_Work request_
As you reproduce every line below, keep it exactly as written and leave out the images.

Data excerpts:
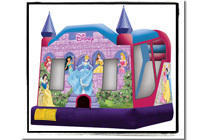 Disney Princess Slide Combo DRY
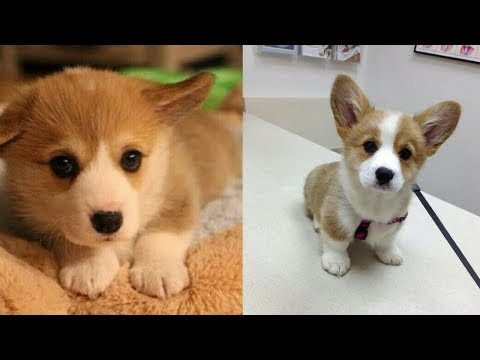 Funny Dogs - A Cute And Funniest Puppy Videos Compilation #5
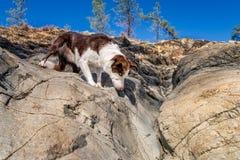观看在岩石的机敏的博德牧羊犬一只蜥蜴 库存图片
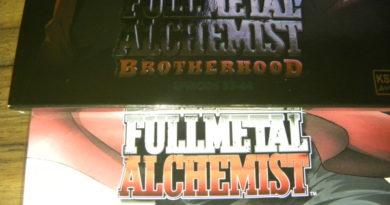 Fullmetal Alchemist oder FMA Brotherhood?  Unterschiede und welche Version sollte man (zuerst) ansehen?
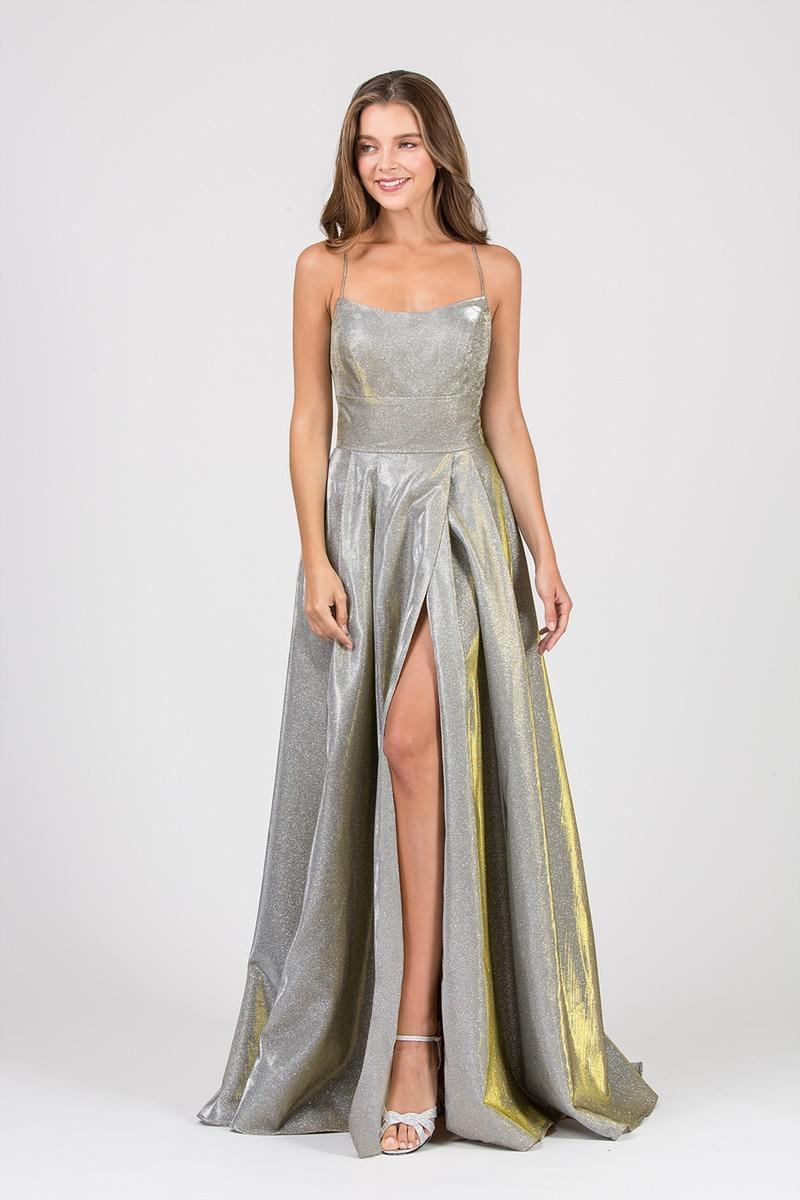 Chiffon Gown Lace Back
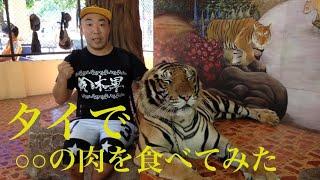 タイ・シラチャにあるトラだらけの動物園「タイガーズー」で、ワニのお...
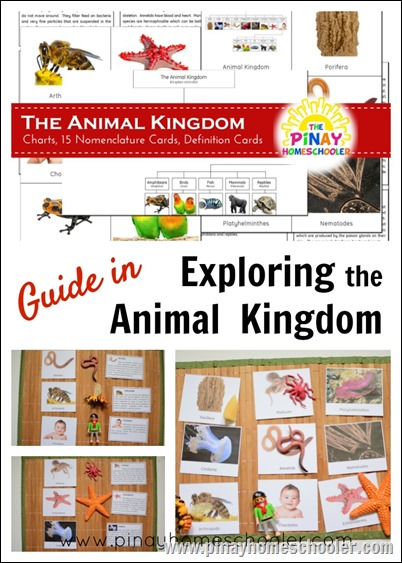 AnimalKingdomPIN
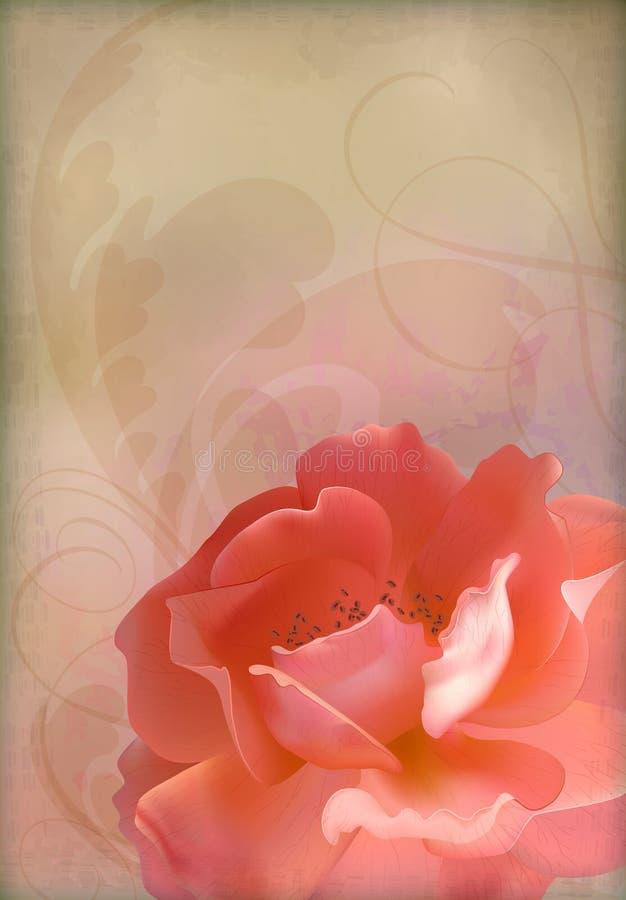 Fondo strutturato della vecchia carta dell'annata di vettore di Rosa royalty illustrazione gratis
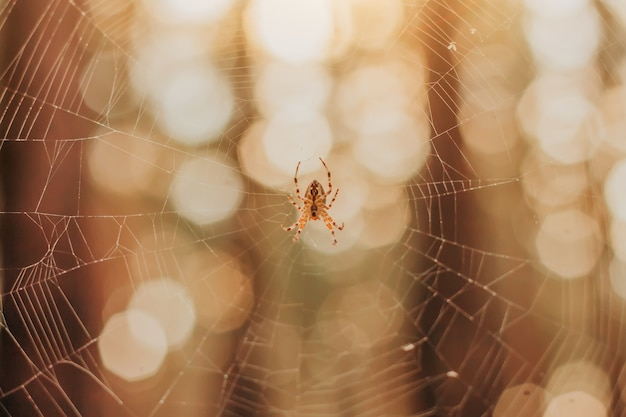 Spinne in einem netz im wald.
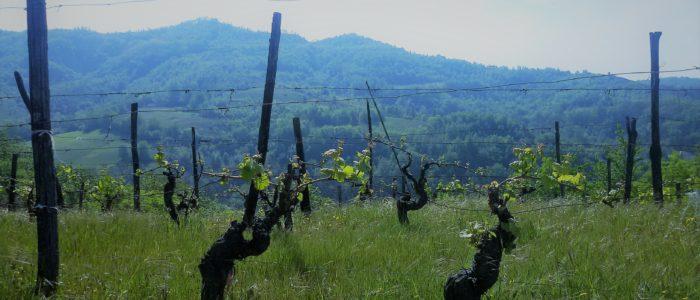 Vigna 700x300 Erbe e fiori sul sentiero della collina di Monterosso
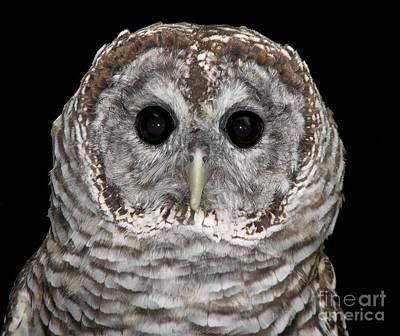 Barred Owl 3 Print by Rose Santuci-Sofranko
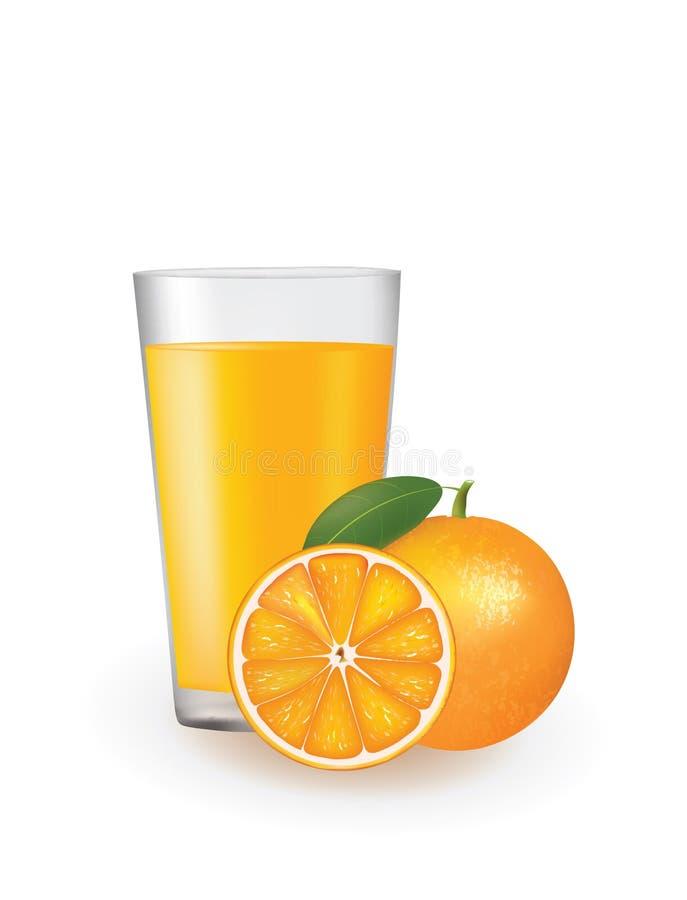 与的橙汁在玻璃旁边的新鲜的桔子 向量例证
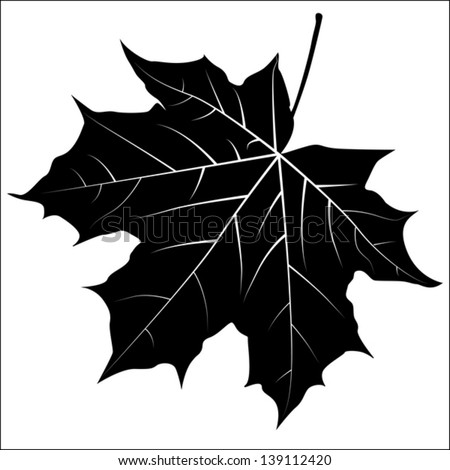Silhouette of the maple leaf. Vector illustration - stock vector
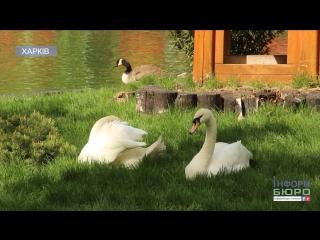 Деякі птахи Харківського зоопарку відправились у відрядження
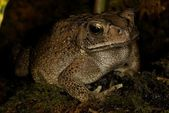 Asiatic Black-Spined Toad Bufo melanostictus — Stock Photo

_Task solution_
 Disney Princess Slide Combo DRY
 Funny Dogs - A Cute And Funniest Puppy Videos Compilation #5
观看在岩石的机敏的博德牧羊犬一只蜥蜴 库存图片
 Fullmetal Alchemist oder FMA Brotherhood?  Unterschiede und welche Version sollte man (zuerst) ansehen?
 Chiffon Gown Lace Back
 タイ・シラチャにあるトラだらけの動物園「タイガーズー」で、ワニのお...
 AnimalKingdomPIN
 Fondo strutturato della vecchia carta dell'annata di vettore di Rosa royalty illustrazione gratis
 Spinne in einem netz im wald.
 Vigna 700x300 Erbe e fiori sul sentiero della collina di Monterosso
 Barred Owl 3 Print by Rose Santuci-Sofranko
 与的橙汁在玻璃旁边的新鲜的桔子 向量例证
Silhouette of the maple leaf. Vector illustration - stock vector
 Деякі птахи Харківського зоопарку відправились у відрядження
 Asiatic Black-Spined Toad Bufo melanostictus — Stock Photo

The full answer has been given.